Imagination, Mémoire, éléments de persuasion trompeurs et autres biais (7/7)

L’erreur fondamentale d’attribution : ou quand notre Désir interprète celui des autres sans tenir compte des circonstances

Frank William Abagnale est un faussaire américain rendu célèbre par le film de Steven Spielberg,  Attrape-moi si tu peux, basé sur sa biographie. A moins de 21 ans, il avait endossé huit identités différentes, volé 2.5 millions de dollars et s’était échappé deux fois de prison. Comment avait-il pu réaliser ces « exploits » ? Il avait compris que la plupart des gens commentent très souvent « l’erreur fondamentale d’attribution ».

Mentionnons quelques-uns de ses faits d’arme (source : Wikipédia) :

Abagnale fut tour à tour, entre autres, pilote de ligne, pédiatre et avocat.

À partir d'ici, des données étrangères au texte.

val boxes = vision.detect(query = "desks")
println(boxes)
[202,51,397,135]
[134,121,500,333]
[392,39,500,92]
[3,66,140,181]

La compagnie aérienne Pan American World Airways (Pan Am) estime qu’entre 16 et 18 ans, Frank Abagnale a volé sur une distance d’environ 1 000 000 kilomètres, sur près de 250 vols et à travers 26 pays, illégalement, en utilisant le « deadheading » : Abagnale endossait un costume de pilote de ligne et prétendait simplement devoir effectuer un prochain vol à partir de la destination vers laquelle allait l’avion. Il était ainsi logé gratuitement dans les hôtels : tout était mis sur le compte de la compagnie.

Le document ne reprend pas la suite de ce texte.